Nearly eighteen years after the dissolution of the Soviet Union, many of its legacies remain: economic, military, political. The cultural legacies are particularly interesting, especially the linguistic ones. Although Soviet legislation provided for the free use of languages across Soviet territory, as in the 1977 Soviet Constitution's
Article 159 guaranteeing the right of the accused to trials in the local language, and the earlier 1936 constitution
contained numerous provisions, in practice Russian was the language that was mostly widely used. Russians formed a majority of the Soviet population, and the Russian language was the vernacular common to the entire Soviet Union. Local languages were often pushed out of the public sphere by governmental and educational processes which More, most Soviet migrants were Russians, settled in the industrial areas of eastern Ukraine or in the cities and plains of central Asia or the prosperous industrial cities of the Baltic states installed large numbers of Russophones outside of Russia, their concentration in urban areas and in the administration accelerating the process of Russification. On the fringes of the Soviet Union, in the Baltic States, the South Caucasus, and southern central Asia, Russophone populations tended to not be very large and/or to be isolated from the native populations, diminishing Russification significantly--more than 30% of Estonia's population is Russophone, nearly 40% on independence, but a proletariat concentrated in the Tallinn suburbs and in the northeast never exerted that much cultural influence on ethnic Estonians. What's going on in the second-, third- and fourth-largest Soviet successor states, though??
The
Ukrainian language is after Russian the most widely spoken language in the former Soviet Union. As many as 42 million people speak Ukrainian, at least according to Wikipedia, but only 31 million of these live in a Ukraine that's home to a bit over 46 million people.
Ukrainian census data suggest that 31.9 million ethnic Ukrainians out of 37.5 million speak Ukrainian, with a bit over two-thirds of the Ukrainian population speaking Ukraine. The
linguistic situation is more complicated than that, with many ethnic Ukrainians who mostly do not use Ukrainian in day-to-day life identifying Ukrainian as their mother tongue based on ethnic identity. The Ukrainian population may well be divided equally between speakers of Ukrainian and Russian, with Ukrainian predominating in western and central Ukraine and Russian predominated in southern and especially eastern Ukraine. There are signs of a shift towards Ukrainian, with Ukrainian becoming a trendy language a mostly Russophone Kyiv and education and government services being delivered in the Ukrainian language, but it's clear that Russian is in Ukraine to stay.

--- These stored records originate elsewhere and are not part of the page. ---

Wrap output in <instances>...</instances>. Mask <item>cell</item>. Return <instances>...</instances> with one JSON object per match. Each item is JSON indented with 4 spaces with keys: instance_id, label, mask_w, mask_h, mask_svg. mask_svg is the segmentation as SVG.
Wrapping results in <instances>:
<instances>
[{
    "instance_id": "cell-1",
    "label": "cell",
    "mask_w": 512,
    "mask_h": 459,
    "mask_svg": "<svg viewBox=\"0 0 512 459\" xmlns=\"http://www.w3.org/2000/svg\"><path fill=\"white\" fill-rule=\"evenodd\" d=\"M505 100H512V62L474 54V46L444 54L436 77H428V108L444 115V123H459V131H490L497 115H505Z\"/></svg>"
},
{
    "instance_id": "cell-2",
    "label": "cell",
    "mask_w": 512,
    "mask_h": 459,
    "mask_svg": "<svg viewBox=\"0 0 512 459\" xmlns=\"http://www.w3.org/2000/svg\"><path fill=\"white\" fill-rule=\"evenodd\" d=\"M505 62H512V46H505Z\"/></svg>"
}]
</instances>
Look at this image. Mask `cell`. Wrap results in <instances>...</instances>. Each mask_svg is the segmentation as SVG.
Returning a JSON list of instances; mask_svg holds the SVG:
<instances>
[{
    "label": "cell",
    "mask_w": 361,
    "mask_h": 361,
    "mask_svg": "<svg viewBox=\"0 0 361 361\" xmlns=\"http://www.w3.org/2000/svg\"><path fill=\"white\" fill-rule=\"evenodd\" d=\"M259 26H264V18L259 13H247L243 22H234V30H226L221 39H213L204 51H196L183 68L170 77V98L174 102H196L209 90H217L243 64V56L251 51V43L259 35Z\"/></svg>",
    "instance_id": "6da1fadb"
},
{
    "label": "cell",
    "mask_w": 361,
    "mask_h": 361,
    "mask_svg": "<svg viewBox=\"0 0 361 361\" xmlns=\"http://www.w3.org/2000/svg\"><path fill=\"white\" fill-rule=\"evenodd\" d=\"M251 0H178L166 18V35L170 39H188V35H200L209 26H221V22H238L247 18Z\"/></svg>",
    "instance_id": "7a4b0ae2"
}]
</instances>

The same is doubly true of Kazakhstan, as Joanna Lillis at Eurasianet
describes. Before the dissolution of the Soviet Union, Russians and Russophones actually constituted the majority population of Kazakhstan. Though this majority has been whittled away thanks to massive Russophone (and German) emigration and a substantially higher Kazakh birthrate, the linguistic legacies of this Russian domination remain.
The problem is exacerbated by the contentious language issue in Kazakhstan: a recent poll showed that only about a third of inhabitants speak fluent Kazakh, while 16.3 percent do not speak the titular language at all. The poll was conducted by the Alternativa Center for Topical Research with the Open Society regional research institute (the organization is not connected to the New York-based Open Society Institute, under whose auspices EurasiaNet operates). Out of the poll’s 1,200 respondents, 36 percent characterized their Kazakh-language skills as fluent, while an additional 20 percent claimed a sufficient knowledge of the language. In stark contrast, 90.4 percent of respondents qualified their Russian language skills as either fluent or sufficient, fuelling arguments by ethnic Kazakh nationalists that not enough is being done to promote the spread of the titular language. The polling data was released in November.
This has proved problematic in the wake of the Soviet-era policy of Russification which took strong root in Kazakhstan, where ethnic Kazakhs were in a minority at independence in 1991. "[Russification] had a catastrophic effect on the influence of Kazakh language and culture," Nazarbayev told the APK, which conducts most of its business in Russian. His call for it to be at the center of efforts to promote Kazakh language learning struck some commentators as illogical. "Without having a scientific and linguistic basis, without even speaking Kazakh, how is the Assembly going to develop the state language [Kazakh]?" the Taszhargan weekly asked rhetorically.
Finally, the
Belarusian language, like Ukrainian an East Slavic language, may be on the verge of language death. Belarusian "is declared as a "language spoken at home" by about 3,686,000 people (36.7% of the population) as of 1999. By less strict criteria, about 6,984,000 (85.6%) of Belarusians declare it their "mother tongue"." The Russian language is by all accounts firmly implanted in Belarus, as it is the predominant language of Belarusian cities, Russians form the country's largest ethnic minority, and the government under Lukashenko has done very little to promote the use of Belarusian and has instead allowed it to be exposed directly to a much stronger Russian language. Belarus is likely to survive as a nation-state, but it's also likely to be a society like (say) Ireland where the native language has been firmly minoritized.